◆ PROBLEM A:
Decide whether each statement below agrees with the passage on nitriding steel. For (i), (ii) and (iii), answer yes or no and quote the exact words of the passage that settle it.
(i) Nitriding works by diffusing nitrogen into the surface of a metal.
(ii) Case hardening is used only for steel.
(iii) In the nitriding process, the steel must be quenched for hardening to occur.
◆ PROBLEM B:
Write the next few sentences of the passage on nitriding steel, beginning right after its final sentence.

◆ SELECTED TEXT:
-- start --

Definition - What does Nitriding Steel mean?
Nitriding steel is steel treated with a highly specialized surface hardening process known as "nitriding." Nitriding is a heat-treating process that diffuses nitrogen into the surface of a metal to create a case-hardened surface.
Case hardening, or surface hardening, is the process of hardening the surface of a metal object while allowing the metal deeper underneath to remain soft, thus forming a thin layer of harder metal at the surface. It is predominantly used for steel, but also used for titanium, aluminum and molybdenum.
Corrosionpedia explains Nitriding Steel
Nitriding steel is produced when steel is subjected to the nitriding process. The nitriding process involves the diffusion of nitrogen into the base steel. This diffusion takes place at relatively low temperatures (typical process temperature is around 524 °C / 975 °F) and the hardening occurs without quenching.

-- end --

◆ MATERIAL PROVIDED:
-- start --

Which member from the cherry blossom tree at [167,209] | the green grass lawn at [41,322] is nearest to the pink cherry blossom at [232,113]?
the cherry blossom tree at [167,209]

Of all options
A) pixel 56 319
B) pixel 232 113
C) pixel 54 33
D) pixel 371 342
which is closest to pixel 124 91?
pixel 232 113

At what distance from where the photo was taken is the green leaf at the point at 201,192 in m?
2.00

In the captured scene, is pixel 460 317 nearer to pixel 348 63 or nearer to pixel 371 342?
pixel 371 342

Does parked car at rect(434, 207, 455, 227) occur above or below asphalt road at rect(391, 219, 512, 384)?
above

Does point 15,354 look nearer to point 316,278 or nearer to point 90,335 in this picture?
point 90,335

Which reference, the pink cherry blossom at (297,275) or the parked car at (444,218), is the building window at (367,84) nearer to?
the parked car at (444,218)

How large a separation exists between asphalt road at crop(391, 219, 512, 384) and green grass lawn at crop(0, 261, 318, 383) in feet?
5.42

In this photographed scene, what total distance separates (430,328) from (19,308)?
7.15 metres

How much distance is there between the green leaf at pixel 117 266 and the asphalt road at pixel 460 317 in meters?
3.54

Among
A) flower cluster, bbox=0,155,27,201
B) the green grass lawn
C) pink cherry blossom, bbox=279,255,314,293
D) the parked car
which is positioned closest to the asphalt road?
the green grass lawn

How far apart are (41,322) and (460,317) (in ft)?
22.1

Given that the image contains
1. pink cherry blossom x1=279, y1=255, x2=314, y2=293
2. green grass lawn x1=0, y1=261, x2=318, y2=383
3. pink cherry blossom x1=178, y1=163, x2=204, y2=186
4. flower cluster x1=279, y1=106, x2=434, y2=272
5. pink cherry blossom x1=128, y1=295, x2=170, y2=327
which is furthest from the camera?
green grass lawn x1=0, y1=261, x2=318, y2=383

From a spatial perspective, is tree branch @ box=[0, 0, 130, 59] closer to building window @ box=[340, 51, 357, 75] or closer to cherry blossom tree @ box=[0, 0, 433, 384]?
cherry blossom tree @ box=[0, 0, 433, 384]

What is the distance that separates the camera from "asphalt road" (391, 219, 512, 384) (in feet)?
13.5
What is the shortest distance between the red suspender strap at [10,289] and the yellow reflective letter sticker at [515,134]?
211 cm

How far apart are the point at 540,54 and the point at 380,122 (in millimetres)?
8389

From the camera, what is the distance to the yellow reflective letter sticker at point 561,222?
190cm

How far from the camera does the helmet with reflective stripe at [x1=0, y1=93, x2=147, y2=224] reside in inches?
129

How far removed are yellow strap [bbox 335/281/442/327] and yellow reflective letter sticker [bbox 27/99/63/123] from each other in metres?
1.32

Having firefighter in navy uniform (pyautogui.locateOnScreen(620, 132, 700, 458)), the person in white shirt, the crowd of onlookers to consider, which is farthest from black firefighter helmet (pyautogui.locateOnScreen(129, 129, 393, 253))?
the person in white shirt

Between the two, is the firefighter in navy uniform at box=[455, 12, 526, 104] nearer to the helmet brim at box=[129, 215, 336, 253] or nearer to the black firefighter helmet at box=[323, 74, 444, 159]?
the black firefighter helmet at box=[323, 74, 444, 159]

-- end --

◆ EXERCISE RESPONSE A:
(i) Yes: "Nitriding is a heat-treating process that diffuses nitrogen into the surface of a metal to create a case-hardened surface."
(ii) No: "It is predominantly used for steel, but also used for titanium, aluminum and molybdenum."
(iii) No: "the hardening occurs without quenching."

◆ EXERCISE RESPONSE B:
Core properties are not affected by the nitriding process provided the final tempering temperature for the product was higher than the nitriding process temperature. Nitride surfaces are highly wear resistant and provide anti-galling properties. Fatigue life is improved, and the process improves the corrosion resistance of the part. An additional advantage of nitriding is that the surface hardness is resistant to softening by temperatures up to the process temperature.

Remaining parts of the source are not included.